Hay imágenes que permanecen en la memoria, que no deberían ser ensuciadas con nuevas versiones. La playita se había registrado en mi mente como un lugar paradisíaco. Con el correr de los días que había pasado en la pieza, esta memoria se había agigantado y ya la playa había pasado a ser un símbolo, no sé si del amor o de la libertad o de la felicidad. De alguna manera había logrado borrar todo el sufrimiento anterior, y sentía que, si alguna vez retornaba a mis lugares cotidianos y narraba a alguien esta historia, ella se habría reducido casi a la escena de la playa, y todos los demás detalles se habrían hecho triviales, como la narración de las vacaciones de un oficinista.

Ahora me enfrentaba a una playa pobre y triste. El sol era pálido, tapado por nubes grises, el mar me parecía sucio y monótono, y el aire me mortificaba en la misma medida que el de la pieza. Una gaviota pasó volando y me gritó algo antes de desaparecer por encima de la muralla, hacia lugares que yo no podía transitar.

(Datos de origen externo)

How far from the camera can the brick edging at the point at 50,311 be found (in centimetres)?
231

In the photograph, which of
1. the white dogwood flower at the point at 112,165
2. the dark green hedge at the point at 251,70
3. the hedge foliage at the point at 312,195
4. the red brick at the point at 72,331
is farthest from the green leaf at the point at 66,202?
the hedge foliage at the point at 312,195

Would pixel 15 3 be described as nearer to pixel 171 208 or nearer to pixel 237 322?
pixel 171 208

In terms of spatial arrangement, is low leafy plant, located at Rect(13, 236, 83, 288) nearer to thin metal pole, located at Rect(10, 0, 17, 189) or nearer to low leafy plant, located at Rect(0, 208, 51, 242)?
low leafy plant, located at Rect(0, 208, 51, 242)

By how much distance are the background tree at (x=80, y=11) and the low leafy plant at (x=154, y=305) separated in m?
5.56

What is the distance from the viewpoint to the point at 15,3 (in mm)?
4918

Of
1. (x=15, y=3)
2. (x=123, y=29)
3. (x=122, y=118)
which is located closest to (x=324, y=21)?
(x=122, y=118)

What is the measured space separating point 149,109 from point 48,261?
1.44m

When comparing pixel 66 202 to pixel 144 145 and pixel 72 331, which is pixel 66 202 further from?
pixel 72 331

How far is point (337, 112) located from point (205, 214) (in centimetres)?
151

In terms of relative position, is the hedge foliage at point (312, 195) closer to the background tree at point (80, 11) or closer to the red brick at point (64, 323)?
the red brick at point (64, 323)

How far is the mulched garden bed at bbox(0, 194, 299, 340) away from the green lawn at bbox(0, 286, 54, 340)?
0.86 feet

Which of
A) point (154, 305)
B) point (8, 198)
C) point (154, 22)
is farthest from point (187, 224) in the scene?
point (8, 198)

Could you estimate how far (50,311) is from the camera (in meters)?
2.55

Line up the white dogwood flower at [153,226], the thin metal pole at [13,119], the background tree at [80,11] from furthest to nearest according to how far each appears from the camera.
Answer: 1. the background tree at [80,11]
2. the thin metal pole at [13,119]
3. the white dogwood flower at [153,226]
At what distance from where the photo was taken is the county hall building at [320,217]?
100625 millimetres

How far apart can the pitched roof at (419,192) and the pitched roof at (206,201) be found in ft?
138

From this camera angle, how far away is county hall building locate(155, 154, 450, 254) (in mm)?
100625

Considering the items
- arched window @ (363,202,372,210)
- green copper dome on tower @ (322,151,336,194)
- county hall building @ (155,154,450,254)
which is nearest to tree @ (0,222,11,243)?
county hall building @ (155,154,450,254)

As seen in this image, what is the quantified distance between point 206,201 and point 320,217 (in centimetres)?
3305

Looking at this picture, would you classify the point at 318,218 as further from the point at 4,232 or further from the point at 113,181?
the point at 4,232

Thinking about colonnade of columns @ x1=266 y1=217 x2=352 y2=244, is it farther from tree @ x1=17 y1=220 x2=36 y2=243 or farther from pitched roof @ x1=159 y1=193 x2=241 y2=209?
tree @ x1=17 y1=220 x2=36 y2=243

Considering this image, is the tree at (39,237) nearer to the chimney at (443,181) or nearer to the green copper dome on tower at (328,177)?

Sufrí un acceso de tos. Me subí las solapas del saco y con las manos metidas en los bolsillos contemplé el mar, y el gris de la muralla que se metía en el mar, como el paisaje más triste que hubieran visto mis ojos. Volví a toser.

De pronto me sentí muy viejo y enfermo. Tuve conciencia de un conjunto de cosas que quizá haya ido advirtiendo poco a poco sin tenerlas en cuenta; conciencia de la barba despareja que poblaba mi rostro, del desgaste imposible de mis ropas, de todos los dolores que sentía en cuerpo y espíritu. Conciencia del dinero inútil que aún conservaba en la billetera, que no había podido evitar que me fuera sumiendo lenta e insensiblemente en una miseria que nunca había imaginado. Conciencia del peso de mis hombros, que me curvaban la espalda, y de mi miedo atroz a esta nueva soledad, que en realidad era la misma de siempre. Algunas situaciones insólitas, algunas mujeres, como últimamente Mabel, lograban a veces disimularla, hacer que me olvidara de ella. Pero ahora que estaba presente con toda su potencia, sentía que esa soledad era quizá la única cosa que poseía en este mundo, la compañera fiel que se me había destinado, a la que nunca podría abandonar.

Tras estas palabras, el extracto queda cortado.